__GOAL__. Could you write out the rows below again with every "furthest" swapped for "most distant", changing nothing else and leaving out the pictures?

Start EXTRACTED INFORMATION

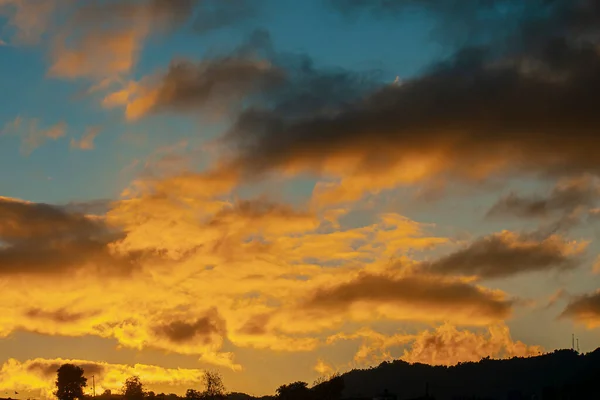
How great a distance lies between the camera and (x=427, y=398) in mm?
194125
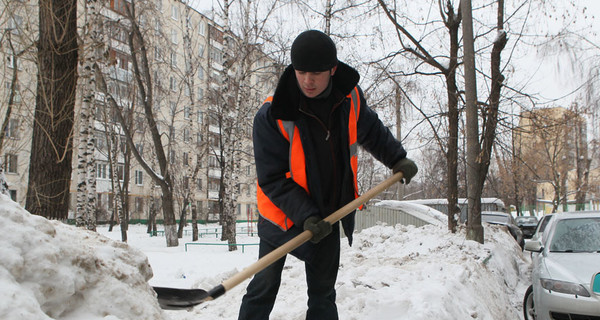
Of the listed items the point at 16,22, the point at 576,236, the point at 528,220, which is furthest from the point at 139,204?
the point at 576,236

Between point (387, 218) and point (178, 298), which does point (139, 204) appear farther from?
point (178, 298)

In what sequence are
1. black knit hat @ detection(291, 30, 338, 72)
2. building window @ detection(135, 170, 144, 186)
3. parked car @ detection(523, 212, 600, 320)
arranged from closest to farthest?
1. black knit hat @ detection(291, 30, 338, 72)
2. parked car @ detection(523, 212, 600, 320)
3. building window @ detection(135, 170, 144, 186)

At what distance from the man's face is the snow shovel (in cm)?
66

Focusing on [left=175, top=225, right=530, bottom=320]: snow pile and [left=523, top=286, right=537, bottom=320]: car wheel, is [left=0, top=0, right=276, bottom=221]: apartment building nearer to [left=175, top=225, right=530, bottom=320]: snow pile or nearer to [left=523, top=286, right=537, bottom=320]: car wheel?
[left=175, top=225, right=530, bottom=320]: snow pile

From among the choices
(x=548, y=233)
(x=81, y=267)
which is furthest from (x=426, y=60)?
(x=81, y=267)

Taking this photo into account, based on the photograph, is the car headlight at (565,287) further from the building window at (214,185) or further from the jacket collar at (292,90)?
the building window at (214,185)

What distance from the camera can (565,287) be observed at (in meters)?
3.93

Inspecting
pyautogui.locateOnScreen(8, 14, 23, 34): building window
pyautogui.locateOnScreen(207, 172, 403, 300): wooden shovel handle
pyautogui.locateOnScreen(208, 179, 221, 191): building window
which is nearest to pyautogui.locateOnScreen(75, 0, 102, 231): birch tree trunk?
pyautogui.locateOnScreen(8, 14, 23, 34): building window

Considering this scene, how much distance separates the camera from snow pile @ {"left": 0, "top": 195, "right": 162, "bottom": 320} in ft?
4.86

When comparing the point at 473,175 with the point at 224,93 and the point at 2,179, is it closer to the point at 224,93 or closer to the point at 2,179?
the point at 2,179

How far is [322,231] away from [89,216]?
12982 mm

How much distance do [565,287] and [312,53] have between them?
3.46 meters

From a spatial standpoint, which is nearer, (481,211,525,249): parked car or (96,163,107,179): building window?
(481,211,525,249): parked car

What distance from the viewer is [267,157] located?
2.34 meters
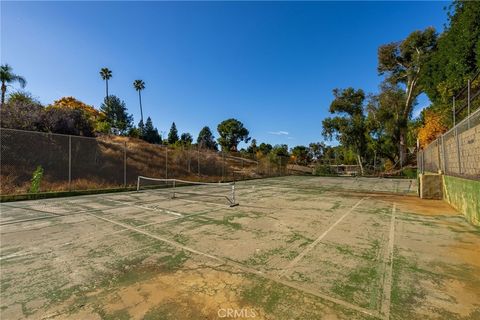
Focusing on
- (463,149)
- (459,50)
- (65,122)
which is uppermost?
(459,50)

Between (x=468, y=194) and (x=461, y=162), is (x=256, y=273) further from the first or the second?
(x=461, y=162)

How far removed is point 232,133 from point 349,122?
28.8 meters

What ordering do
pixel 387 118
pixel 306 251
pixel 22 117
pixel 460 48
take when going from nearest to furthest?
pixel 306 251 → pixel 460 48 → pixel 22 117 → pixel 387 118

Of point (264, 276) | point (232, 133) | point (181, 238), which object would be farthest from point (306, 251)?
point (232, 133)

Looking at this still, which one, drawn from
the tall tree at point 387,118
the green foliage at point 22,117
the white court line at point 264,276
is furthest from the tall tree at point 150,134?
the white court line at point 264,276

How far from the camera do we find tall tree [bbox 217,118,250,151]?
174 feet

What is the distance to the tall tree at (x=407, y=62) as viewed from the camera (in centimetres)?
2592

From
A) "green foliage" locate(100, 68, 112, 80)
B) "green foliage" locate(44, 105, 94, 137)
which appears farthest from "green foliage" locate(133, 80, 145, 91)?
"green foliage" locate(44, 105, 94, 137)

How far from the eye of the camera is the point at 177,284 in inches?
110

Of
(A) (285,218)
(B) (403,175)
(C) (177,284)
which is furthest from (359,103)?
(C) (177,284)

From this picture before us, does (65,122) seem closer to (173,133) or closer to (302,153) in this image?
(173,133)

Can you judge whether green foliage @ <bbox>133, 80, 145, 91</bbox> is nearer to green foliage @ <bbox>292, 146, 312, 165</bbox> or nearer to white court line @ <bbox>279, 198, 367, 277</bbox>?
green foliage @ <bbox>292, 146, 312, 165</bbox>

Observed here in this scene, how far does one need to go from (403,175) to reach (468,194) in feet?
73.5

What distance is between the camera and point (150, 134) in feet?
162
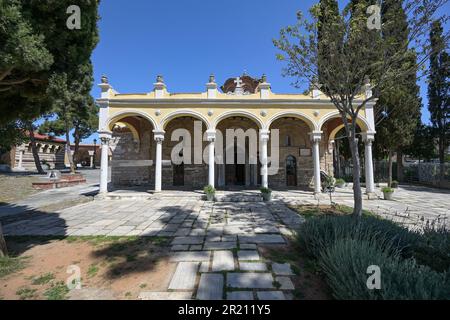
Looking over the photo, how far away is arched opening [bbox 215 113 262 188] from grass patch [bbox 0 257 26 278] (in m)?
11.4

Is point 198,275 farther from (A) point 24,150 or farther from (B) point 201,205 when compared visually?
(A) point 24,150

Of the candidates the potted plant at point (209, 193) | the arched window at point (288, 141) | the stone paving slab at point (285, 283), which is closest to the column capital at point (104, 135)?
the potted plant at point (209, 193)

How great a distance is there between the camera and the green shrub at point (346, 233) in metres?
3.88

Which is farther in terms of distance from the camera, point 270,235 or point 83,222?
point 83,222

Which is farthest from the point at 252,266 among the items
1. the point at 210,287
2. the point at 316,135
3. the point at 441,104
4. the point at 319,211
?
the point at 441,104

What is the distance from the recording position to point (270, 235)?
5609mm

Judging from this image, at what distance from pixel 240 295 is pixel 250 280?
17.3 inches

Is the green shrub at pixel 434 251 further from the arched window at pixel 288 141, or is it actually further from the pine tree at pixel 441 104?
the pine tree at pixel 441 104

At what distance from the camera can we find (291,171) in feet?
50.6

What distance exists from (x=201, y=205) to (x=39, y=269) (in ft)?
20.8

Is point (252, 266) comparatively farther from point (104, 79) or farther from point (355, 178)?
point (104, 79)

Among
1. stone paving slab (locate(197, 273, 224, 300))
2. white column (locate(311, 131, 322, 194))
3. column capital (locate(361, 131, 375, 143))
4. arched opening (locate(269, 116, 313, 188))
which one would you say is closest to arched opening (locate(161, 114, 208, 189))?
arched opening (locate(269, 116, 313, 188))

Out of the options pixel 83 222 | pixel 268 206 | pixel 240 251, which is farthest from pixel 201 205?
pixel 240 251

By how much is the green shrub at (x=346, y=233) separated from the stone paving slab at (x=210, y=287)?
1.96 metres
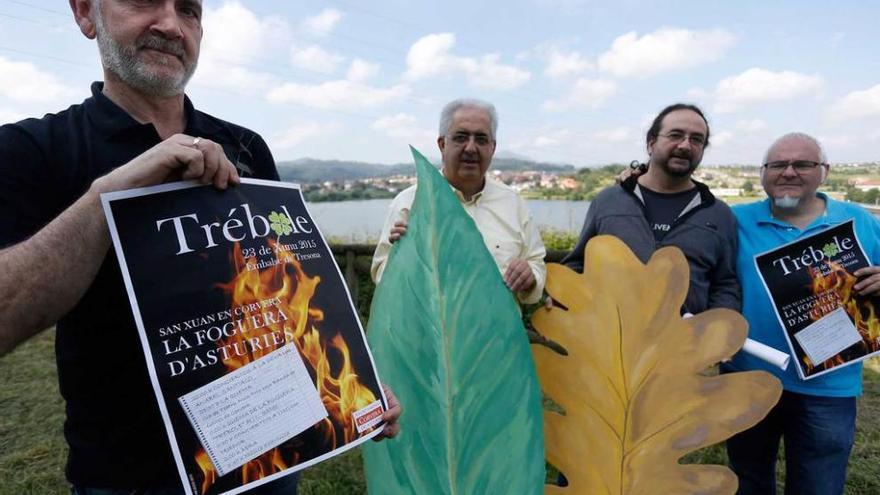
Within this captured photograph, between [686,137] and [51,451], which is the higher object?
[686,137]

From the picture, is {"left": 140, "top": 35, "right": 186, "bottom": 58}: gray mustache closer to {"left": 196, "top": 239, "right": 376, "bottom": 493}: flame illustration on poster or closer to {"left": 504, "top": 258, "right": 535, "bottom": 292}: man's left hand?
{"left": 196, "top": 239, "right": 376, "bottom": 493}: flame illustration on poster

End EXTRACTED INFORMATION

__THE COMPLETED TASK__.
How great a distance lies between the camera and (x=427, y=398) in mm?
194125
Of the listed items the point at 16,22, the point at 576,236, the point at 528,220, which is most distant from the point at 139,204?
the point at 576,236

Between point (387, 218) and point (178, 298), which does point (139, 204) appear farther from?
point (178, 298)

In what sequence are
1. black knit hat @ detection(291, 30, 338, 72)
2. building window @ detection(135, 170, 144, 186)
3. parked car @ detection(523, 212, 600, 320)
arranged from closest to farthest?
1. black knit hat @ detection(291, 30, 338, 72)
2. parked car @ detection(523, 212, 600, 320)
3. building window @ detection(135, 170, 144, 186)

At what distance from the man's face is the snow shovel (in cm)?
66

Focusing on [left=175, top=225, right=530, bottom=320]: snow pile and [left=523, top=286, right=537, bottom=320]: car wheel, is [left=0, top=0, right=276, bottom=221]: apartment building nearer to [left=175, top=225, right=530, bottom=320]: snow pile or nearer to [left=523, top=286, right=537, bottom=320]: car wheel?
[left=175, top=225, right=530, bottom=320]: snow pile

From among the choices
(x=548, y=233)
(x=81, y=267)
which is most distant from (x=426, y=60)?
(x=81, y=267)

Taking this photo into account, based on the photograph, is the car headlight at (565,287) further from the building window at (214,185) or further from the jacket collar at (292,90)?
the building window at (214,185)

What distance from the camera can (565,287) be observed at (in meters)?
3.93

Inspecting
pyautogui.locateOnScreen(8, 14, 23, 34): building window
pyautogui.locateOnScreen(207, 172, 403, 300): wooden shovel handle
pyautogui.locateOnScreen(208, 179, 221, 191): building window
which is nearest to pyautogui.locateOnScreen(75, 0, 102, 231): birch tree trunk?
pyautogui.locateOnScreen(8, 14, 23, 34): building window

Considering this scene, how much distance separates the camera from snow pile @ {"left": 0, "top": 195, "right": 162, "bottom": 320} in ft?
4.86

When comparing the point at 473,175 with the point at 224,93 and the point at 2,179, is it closer to the point at 224,93 or closer to the point at 2,179?
the point at 2,179

How far is [322,231] away from [89,216]?
12982 mm

How much distance do [565,287] and [312,53] have between them?
3.46 meters

From a spatial standpoint, which is nearer, (481,211,525,249): parked car or (96,163,107,179): building window?
(481,211,525,249): parked car

What distance from the viewer is [267,157] located?
2.34 meters
Focusing on
- (463,149)
- (459,50)
- (65,122)
which is uppermost?
(459,50)

Between (x=468, y=194) and (x=461, y=162), is (x=256, y=273) further from the first or the second?
(x=461, y=162)

How far removed is point 232,133 from point 349,122?
28.8 meters

What ordering do
pixel 387 118
pixel 306 251
pixel 22 117
pixel 460 48
take when going from nearest to most distant?
pixel 306 251 → pixel 460 48 → pixel 22 117 → pixel 387 118

Of point (264, 276) | point (232, 133) | point (181, 238), which object would be farthest from point (306, 251)?
point (232, 133)

Looking at this still, which one, drawn from
the tall tree at point 387,118
the green foliage at point 22,117
the white court line at point 264,276
is most distant from the tall tree at point 150,134?
the white court line at point 264,276

How far from the camera do we find tall tree [bbox 217,118,250,151]?
174 feet

What is the distance to the tall tree at (x=407, y=62) as viewed from the camera (in centimetres)?
2592

From
A) "green foliage" locate(100, 68, 112, 80)
B) "green foliage" locate(44, 105, 94, 137)
which appears farthest from "green foliage" locate(133, 80, 145, 91)?
"green foliage" locate(44, 105, 94, 137)

How far from the eye of the camera is the point at 177,284 in inches?
110

Of
(A) (285,218)
(B) (403,175)
(C) (177,284)
which is most distant from (359,103)?
(C) (177,284)

From this picture before us, does (65,122) seem closer to (173,133) or closer to (302,153) in this image?
(173,133)

Can you judge whether green foliage @ <bbox>133, 80, 145, 91</bbox> is nearer to green foliage @ <bbox>292, 146, 312, 165</bbox> or nearer to white court line @ <bbox>279, 198, 367, 277</bbox>?
green foliage @ <bbox>292, 146, 312, 165</bbox>

Observed here in this scene, how far does one need to go from (403,175) to reach (468,194) in feet?
73.5

What distance is between the camera and point (150, 134) in feet?
162
Looking over the photo, how far away is arched opening [bbox 215 113 262 188] from grass patch [bbox 0 257 26 278] (in m)?
11.4

Is point 198,275 farther from (A) point 24,150 or farther from (B) point 201,205 when compared visually?
(A) point 24,150

Of the candidates the potted plant at point (209, 193) | the arched window at point (288, 141) | the stone paving slab at point (285, 283), which is closest to the column capital at point (104, 135)?
the potted plant at point (209, 193)

How great a distance is there between the camera and the green shrub at point (346, 233) in metres?
3.88

Which is farther in terms of distance from the camera, point 270,235 or point 83,222?
point 83,222

Which is farthest from the point at 252,266 among the items
1. the point at 210,287
2. the point at 316,135
3. the point at 441,104
4. the point at 319,211
?
the point at 441,104

What is the distance from the recording position to point (270, 235)?
5609mm

Judging from this image, at what distance from pixel 240 295 is pixel 250 280?
17.3 inches

Is the green shrub at pixel 434 251 further from the arched window at pixel 288 141, or is it actually further from the pine tree at pixel 441 104?
the pine tree at pixel 441 104

At what distance from the camera can we find (291,171) in feet?
50.6

What distance exists from (x=201, y=205) to (x=39, y=269) (in ft)?
20.8

Is point (252, 266) comparatively farther from point (104, 79) or farther from point (355, 178)?
point (104, 79)

Among
1. stone paving slab (locate(197, 273, 224, 300))
2. white column (locate(311, 131, 322, 194))
3. column capital (locate(361, 131, 375, 143))
4. arched opening (locate(269, 116, 313, 188))
which one would you say is closest to arched opening (locate(161, 114, 208, 189))?
arched opening (locate(269, 116, 313, 188))

Out of the options pixel 83 222 | pixel 268 206 | pixel 240 251, which is farthest from pixel 201 205?
pixel 240 251

By how much is the green shrub at (x=346, y=233) separated from the stone paving slab at (x=210, y=287)?
1.96 metres
Within this captured photograph, between [686,137] and [51,451], which is the higher object?
[686,137]

From the picture, is {"left": 140, "top": 35, "right": 186, "bottom": 58}: gray mustache closer to {"left": 196, "top": 239, "right": 376, "bottom": 493}: flame illustration on poster or closer to {"left": 504, "top": 258, "right": 535, "bottom": 292}: man's left hand?
{"left": 196, "top": 239, "right": 376, "bottom": 493}: flame illustration on poster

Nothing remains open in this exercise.